Pepper Jack Chicken
- 3 thawed boneless chicken breasts (the skin may be on or off depending on eater's preference)
- 1 teaspoon salt or 1 teaspoon salt substitute
- 1 teaspoon dehydrated dried rosemary (basil and oregano make fine substitutes for rosemary)
- 1/2 teaspoon garlic powder
- 1/2 teaspoon black pepper
- 3 slices monterey jack pepper cheese
- 3 slices tomatoes (thin slices)
- Thaw and clean chicken, tenderize with a mallet or something.
- preheat oven to 425; place foil in the bottom of a baking pan (this eliminates a lot of pan scrubbing afterwards) and put a rack on top of the foil. place entire pan into the oven to preheat for 10 to 15 minutes.
- sprinkle spices on chicken evenly and bake in oven for 30 minutes turning once after 15 minutes,.
- prepare tomato and cheese topping. slice tomatoes in less than 1/4 inch slices.
- after 30 minutes, remove chicken from oven to ensure it is cooked thoroughly. turn on broiler.

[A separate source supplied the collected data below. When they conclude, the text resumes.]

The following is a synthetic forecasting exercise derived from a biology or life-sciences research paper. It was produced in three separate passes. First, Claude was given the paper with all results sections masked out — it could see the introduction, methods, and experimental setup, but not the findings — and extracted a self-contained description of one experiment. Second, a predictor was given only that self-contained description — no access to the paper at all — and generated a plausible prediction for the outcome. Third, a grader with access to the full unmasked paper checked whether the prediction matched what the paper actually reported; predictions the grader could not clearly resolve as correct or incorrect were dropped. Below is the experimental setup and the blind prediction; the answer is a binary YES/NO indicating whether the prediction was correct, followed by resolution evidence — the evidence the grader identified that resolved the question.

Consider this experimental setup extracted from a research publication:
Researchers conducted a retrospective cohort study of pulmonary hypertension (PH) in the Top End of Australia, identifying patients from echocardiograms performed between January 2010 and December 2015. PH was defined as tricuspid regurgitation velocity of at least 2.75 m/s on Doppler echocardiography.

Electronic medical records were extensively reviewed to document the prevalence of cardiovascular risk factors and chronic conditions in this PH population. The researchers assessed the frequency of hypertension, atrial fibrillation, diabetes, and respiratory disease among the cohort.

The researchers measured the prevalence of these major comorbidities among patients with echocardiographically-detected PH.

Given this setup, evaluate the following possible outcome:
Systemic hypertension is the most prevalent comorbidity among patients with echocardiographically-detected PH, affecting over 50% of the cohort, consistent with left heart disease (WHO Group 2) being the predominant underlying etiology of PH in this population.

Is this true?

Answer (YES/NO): YES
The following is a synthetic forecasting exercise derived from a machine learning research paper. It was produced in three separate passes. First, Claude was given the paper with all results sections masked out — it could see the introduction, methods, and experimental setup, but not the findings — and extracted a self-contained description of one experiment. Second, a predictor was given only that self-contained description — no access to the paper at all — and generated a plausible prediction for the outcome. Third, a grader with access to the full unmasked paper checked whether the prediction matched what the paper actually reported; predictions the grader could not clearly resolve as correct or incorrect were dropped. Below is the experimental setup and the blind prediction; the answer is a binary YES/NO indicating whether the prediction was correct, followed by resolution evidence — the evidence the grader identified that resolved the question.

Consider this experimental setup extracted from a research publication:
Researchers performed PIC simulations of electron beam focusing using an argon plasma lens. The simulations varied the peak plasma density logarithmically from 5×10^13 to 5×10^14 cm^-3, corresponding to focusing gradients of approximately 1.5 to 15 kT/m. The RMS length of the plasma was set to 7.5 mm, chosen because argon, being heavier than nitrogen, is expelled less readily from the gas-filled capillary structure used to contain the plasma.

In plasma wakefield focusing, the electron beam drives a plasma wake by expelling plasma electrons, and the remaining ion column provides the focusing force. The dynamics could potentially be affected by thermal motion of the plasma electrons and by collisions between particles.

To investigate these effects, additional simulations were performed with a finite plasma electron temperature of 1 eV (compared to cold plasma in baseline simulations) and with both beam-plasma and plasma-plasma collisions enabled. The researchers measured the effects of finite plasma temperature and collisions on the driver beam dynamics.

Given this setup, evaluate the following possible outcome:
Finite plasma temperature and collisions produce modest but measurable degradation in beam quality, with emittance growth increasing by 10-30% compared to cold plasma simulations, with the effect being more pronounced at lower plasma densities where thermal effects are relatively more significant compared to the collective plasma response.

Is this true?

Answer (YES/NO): NO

- place 1 slice of cheese per breast and centered, and 1 slice of tomato on top of the cheese and return to oven for broiling.
- broil in oven for approximately 4 minutes or until cheese has slightly melted and tomato is slightly crispy on the edges. (trust me, it's delicious).
- remove and enjoy.
chicken breasts, salt, rosemary, garlic powder, black pepper, pepper cheese, tomatoes
Taken from www.food.com/recipe/pepper-jack-chicken-350184 (may not work)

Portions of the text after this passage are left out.